- The problem
Word for word, restate the lines from the one holding "KILORY TRENDS RAAG" through the last line of the material below, and leave every picture out.
[Information provided — start]
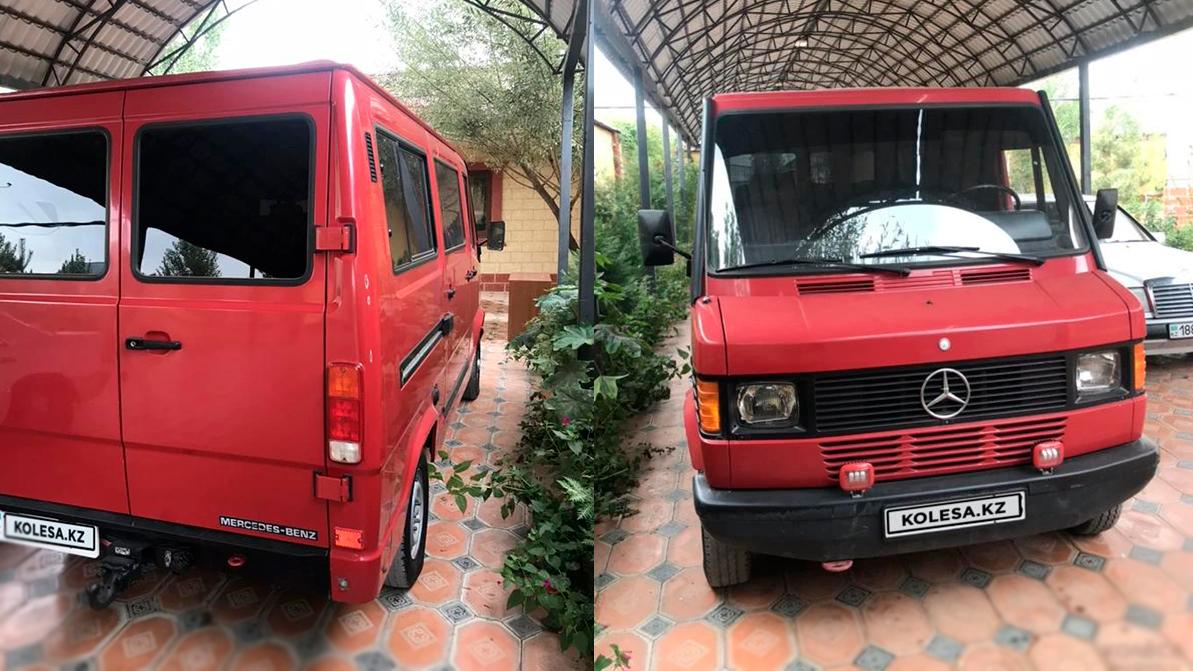 «Сапог» Mercedes-Benz 208D в отличном состоянии продают на kolesa.kz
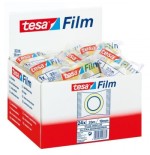 1106-CINTA ADHESIVA STANDARD 19MM.X33M.EN BOLSITA TRANSPARENTE TESA 57225-00001-02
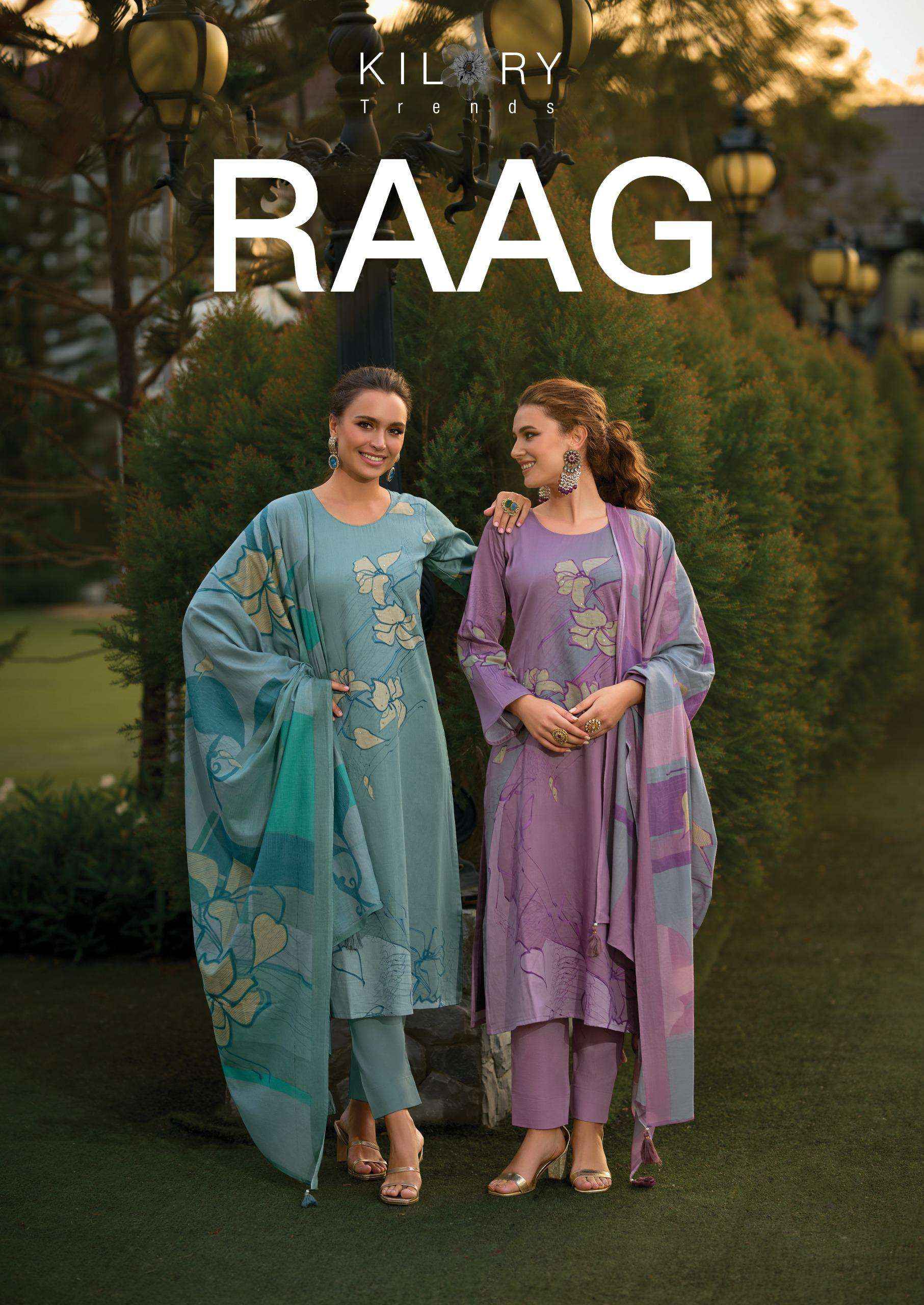 KILORY TRENDS RAAG WHOLESALE JAM COTTON DRESS MATERIAL ( 4 PCS CATALOGUE )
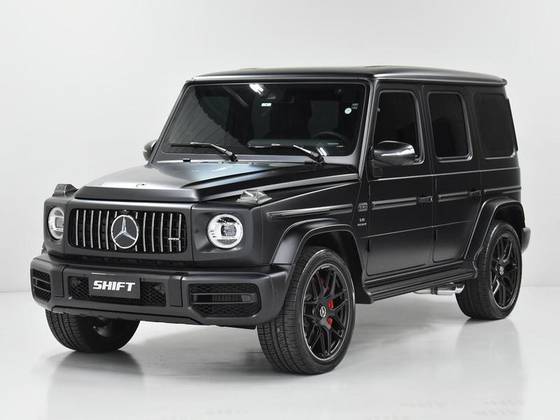 MERCEDES-BENZ G 63 AMG 4.0 V8 TURBO GASOLINA 4MATIC SPEEDSHIFT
[Information provided — finish]
- Answer section
 KILORY TRENDS RAAG WHOLESALE JAM COTTON DRESS MATERIAL ( 4 PCS CATALOGUE )
 MERCEDES-BENZ G 63 AMG 4.0 V8 TURBO GASOLINA 4MATIC SPEEDSHIFT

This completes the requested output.